Süâl: Başka Peygamberlerin şühûdü (a.s) Muhammed aleyhisselâmın rabbi mebde-i teayyünü perdesinde oluyor dediniz. Onun ümmetinin Evliyâsı, onun ayağı altında oldukları için, bunların şühûdleri de, başka Peygamberlerin şühûdleri gibi, (Rabb-ül-erbâb) perdesindedir. Böyle olunca, başka Peygamberler ile, Muhammed aleyhisselâmın ümmetinin Evliyâsı arasında ne fark olur?

[Görev 1]:
Şühûd hakkındaki sayfa alıntısında düzeltme işareti (^) taşıyan kelimelerin hepsini, her birini yalnızca bir kez yazarak sıralayınız.
[Görev 2]:
Şühûd hakkındaki sayfa alıntısını "Süâl: Başka Peygamberlerin" ifadesinden "ne fark olur?" ifadesine kadar yeniden yazınız; bu bölümde "Evliyâsı" kelimesini "velîleri" olarak değiştiriniz.

[Kaynak Malzeme]:
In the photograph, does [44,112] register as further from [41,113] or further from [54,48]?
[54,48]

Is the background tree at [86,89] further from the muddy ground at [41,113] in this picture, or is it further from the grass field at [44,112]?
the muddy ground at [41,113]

[Çözümlü Cevap 1]:
Süâl, şühûdü, aleyhisselâmın, Evliyâsı, şühûdleri, Rabb-ül-erbâb

[Çözümlü Cevap 2]:
Süâl: Başka Peygamberlerin şühûdü (a.s) Muhammed aleyhisselâmın rabbi mebde-i teayyünü perdesinde oluyor dediniz. Onun ümmetinin velîleri, onun ayağı altında oldukları için, bunların şühûdleri de, başka Peygamberlerin şühûdleri gibi, (Rabb-ül-erbâb) perdesindedir. Böyle olunca, başka Peygamberler ile, Muhammed aleyhisselâmın ümmetinin velîleri arasında ne fark olur?